Before utilizing Voiceflow, Lauretti had attendees create paper fortune tellers (shown to the right). The point of the exercise was to show how Alexa can only process voice information, and cannot utilize any other “senses” in order to make a decision. As such, while paper fortune tellers require you to pull, fold, unfold, and process visual information, Alexa cannot do that with her limitations; she can only be programmed to listen and respond. Thus, when attendees began to use Voiceflow, which allows you to chain commands and responses together in a circular decision-tree-like diagram, all of the different blocks available for use on the graphical interface involved either speaking or listening for information. For example, in emulating a paper fortune teller game, a “Speak” block can be created with directions on which color to pick so Alexa can voice them to the user. Then, that “Speak” block can be chained to a “Choice” block outlining all of the different choices to search for in the voice input (blue, red, yellow, or green, for example). If the user does not pick a color on that list, the “Choice” block can be linked back to the “Speak” block through an “else” option so Alexa can clarify the different color choices, again. As can be inferred, an Alexa skill diagram utilizing Voiceflow can become very involved very quickly. However, even if the visual model can become fairly complex, it is very simple to build.

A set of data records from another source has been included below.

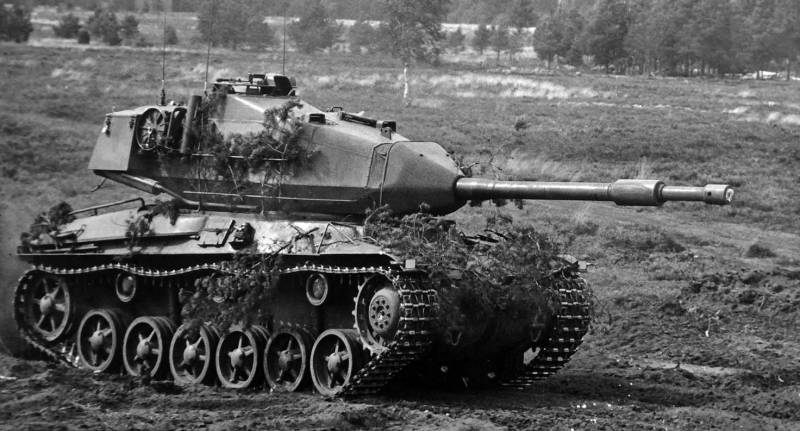 Скрытая мощь: история танкостроения Швеции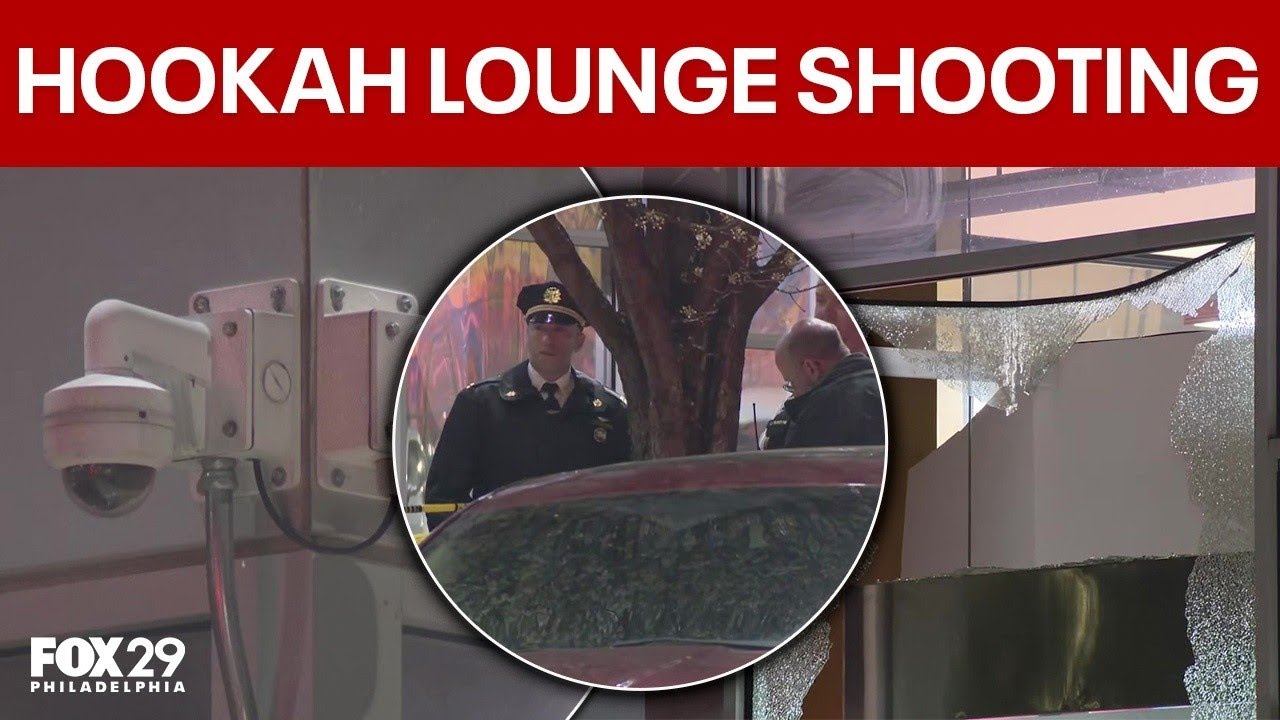 2 shot at illegal pop-up hookah party beneath Temple student housing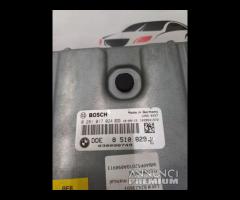 CENTRALINA MOTORE ECU BMW 320D E90 2010 N47D20C 85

After the Alexa Skill-Building Workshop, many students left with a greater understanding of the Alexa service and Alexa skills. “I didn’t realize how simple it was to make skills for your Alexa,” said Calvin Mahlstedt (MIS ’19) in reference to the Voiceflow interface (shown on the left). As for Joanne Cheong (MIS ’20), she was amazed by the many uses Alexa skills can have. “They can be used for various things like controlling smart home devices, providing quick information from the web, and challenging users with puzzles or games,” she said. Robert McClardy was impressed with the security of Amazon Alexa products: “They’re not as huge a vulnerability in comparison to the number of other means that data can be compromised.”
For those of you interested in learning more about Voiceflow and Alexa skill building, OPIM Innovate has tech kits available for you to explore, including a tutorial on how to make the voice-enabled fortune teller game featured in the workshop. For those who want a more code-oriented skill-building experience, consider downloading the free Alexa Skills Kit which includes tools, documentation, and code samples for exploration.
Thank you to all of those who attended the Alexa Skill-Building Workshop! We hope to see you in future workshops!